Using the bq Command-Line Tool

bq is a python-based tool that accesses BigQuery from the command line.


Install the Google Cloud SDK.

General usage

Flag positioning

bq supports two kinds of flags—common flags and command flags—and they must be used in the order shown here:

bq --common_flags <bq_command> --command-specific_flags <command_arguments>
  • Common flags are flags that apply to all commands, such as --project_id or --apilog. Call bq --helpshort for a list of often-used common flags.
  • Command-specific flags are any flags that apply to a specific command: for example, -p, -j, -d for the ls command (to list projects, jobs, and datasets respectively).

Listing common flags after the command will usually fail.

Example: bq --format=json ls -d

Help and debugging

  • For a full list of commands, run bq help
  • For help on a specific command, run bq help <command>
  • To see the actual requests sent and received, which is useful for debugging your applications, add the flag --apilog=<file> to save a log of operations to file. Using - instead of a file path will print the log to the console. bq works by making standard REST-based API calls, which can be useful to see. It is also useful to attach this log when reporting issues.
  • To help troubleshoot errors, use the --format=prettyjson flag when getting the job status. Using this flag outputs the error object, including the reason property, which you can use to look up troubleshooting steps at troubleshooting errors. For example, bq --format=prettyjson show -j <job id>

Setting default values for common flags

The first time you run bq, you will be prompted for a default project ID. This is stored in your .bigqueryrc file.

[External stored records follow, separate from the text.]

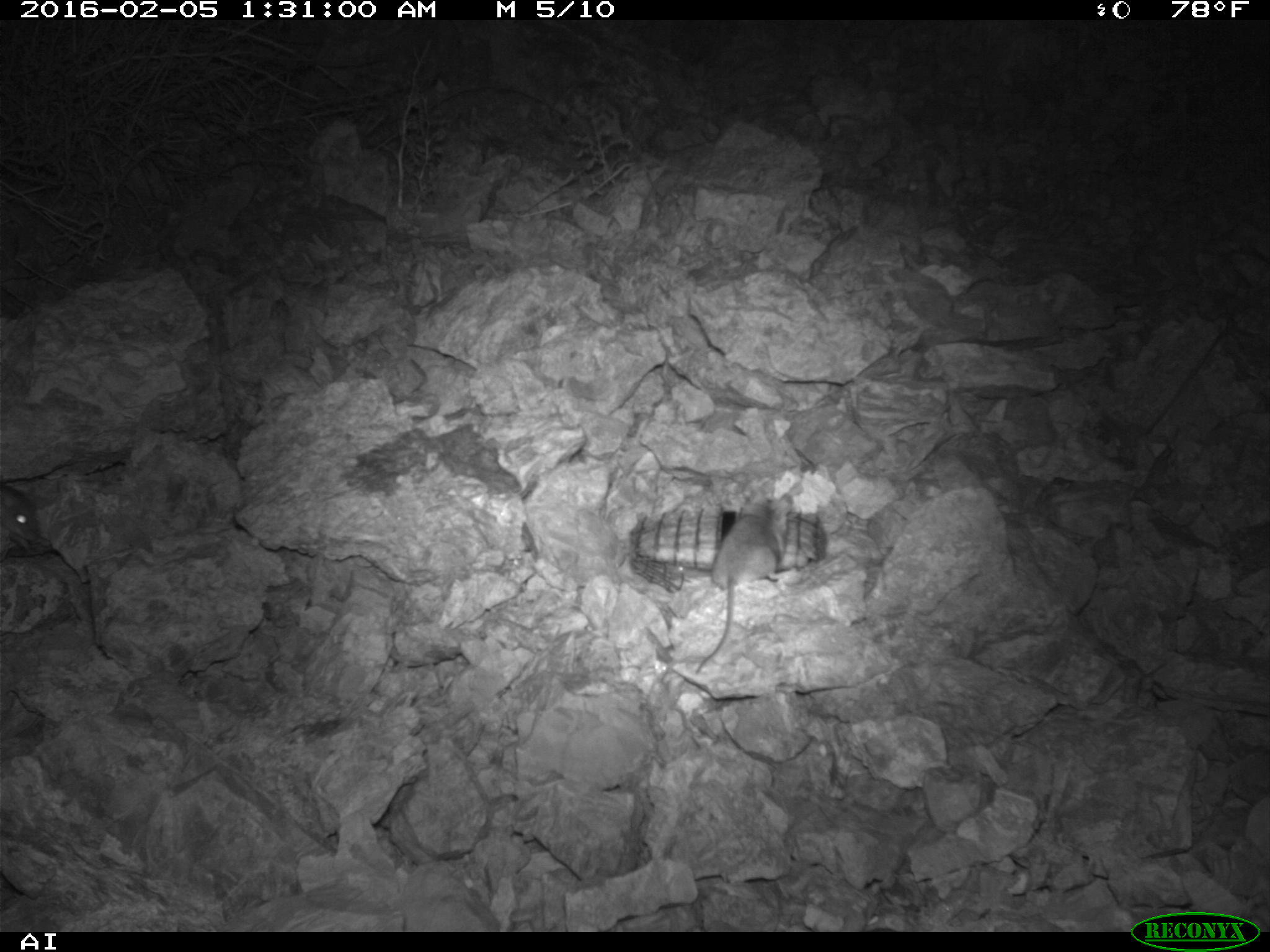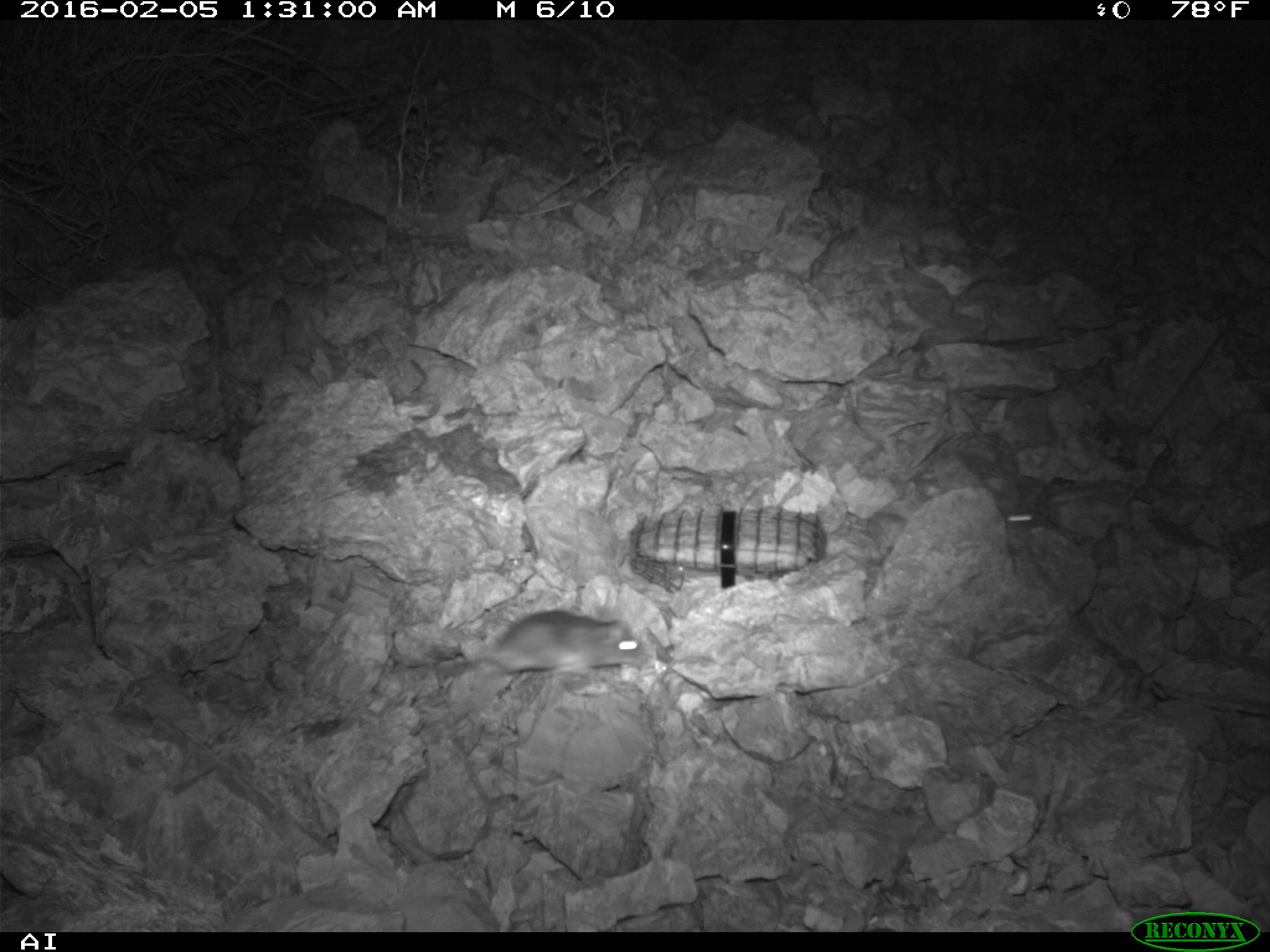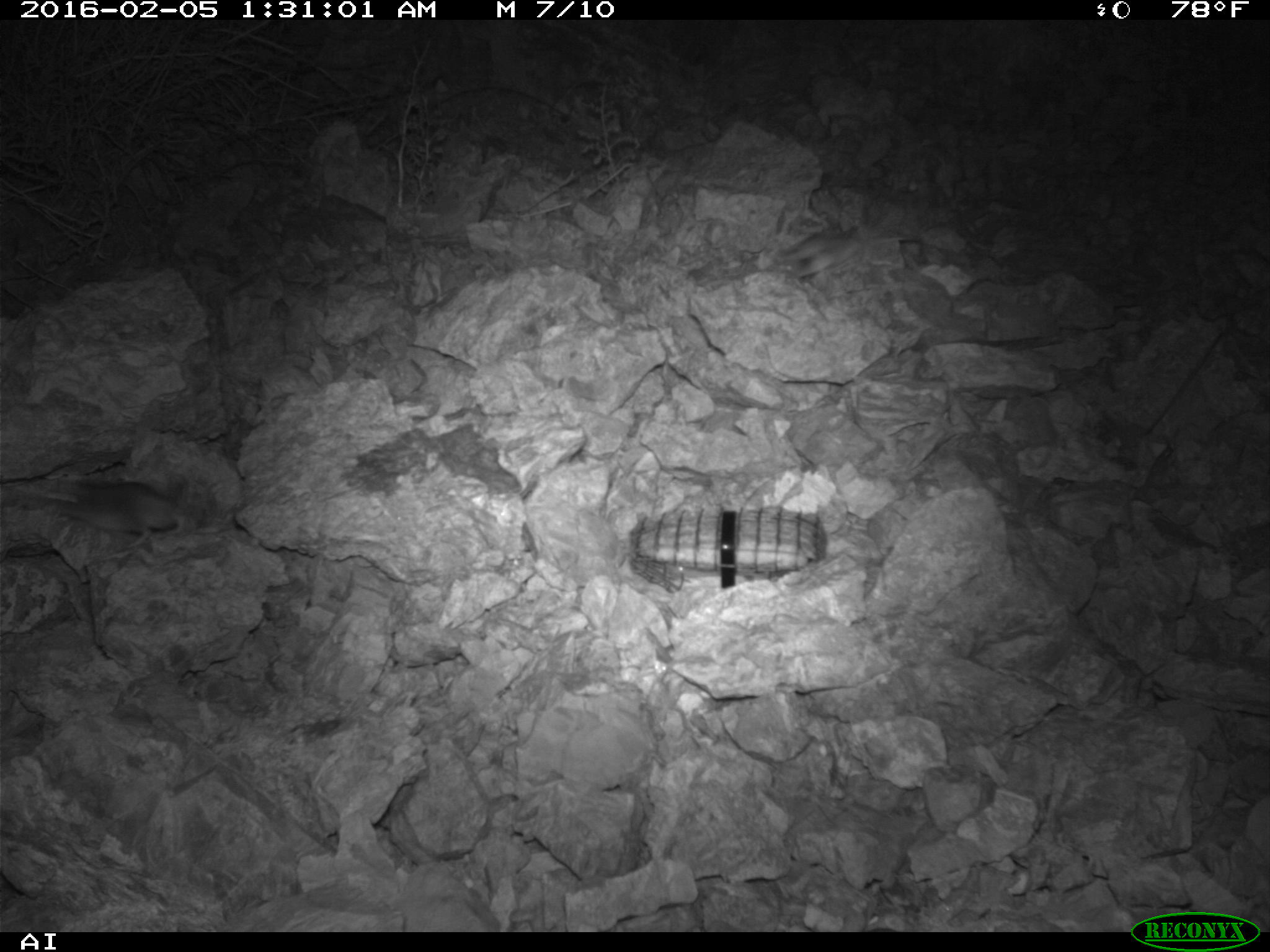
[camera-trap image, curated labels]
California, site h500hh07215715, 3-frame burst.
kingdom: Animalia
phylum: Chordata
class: Mammalia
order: Rodentia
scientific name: Rodentia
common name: rodent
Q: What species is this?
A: Rodent (Rodentia).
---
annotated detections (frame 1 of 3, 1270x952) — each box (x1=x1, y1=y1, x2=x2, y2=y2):
rodent: (x1=695, y1=487, x2=793, y2=674); (x1=0, y1=484, x2=38, y2=540)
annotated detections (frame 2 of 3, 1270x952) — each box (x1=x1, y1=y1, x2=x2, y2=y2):
rodent: (x1=437, y1=610, x2=651, y2=674)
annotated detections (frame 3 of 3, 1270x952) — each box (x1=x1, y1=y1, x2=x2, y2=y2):
rodent: (x1=41, y1=480, x2=184, y2=547)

You can update this, or add additional common flag values by modifying your .bigqueryrc file. Add new default values, one per line, as flagname=flagvalue. You can only set common flag defaults in this file; command-specific flags will raise an error when trying to run bq. This file is read every time you run bq in the single usage mode, so changes should be updated immediately. However when you run bq in interactive mode (bq shell) you must restart the shell before changes will be imported.

cat ~/.bigqueryrc
project_id = 1092187650

Running asynchronous operations

The bq tool runs asynchronous commands by updating status counter on the command line. If a command is going to take a very long time you can instead ask for the job ID when starting the job and return control immediately, and then later ask bq to hook into that running job. This frees up your command-line for doing other things. Note that this is useful only for potentially long-running jobs such as queries or loads.

To start an asynchronous job and ask for the ID, call your bq command with the --nosync flag, which will return the job ID. To get the job results (or print out job status), pass this job ID into the command bq wait <job_id>.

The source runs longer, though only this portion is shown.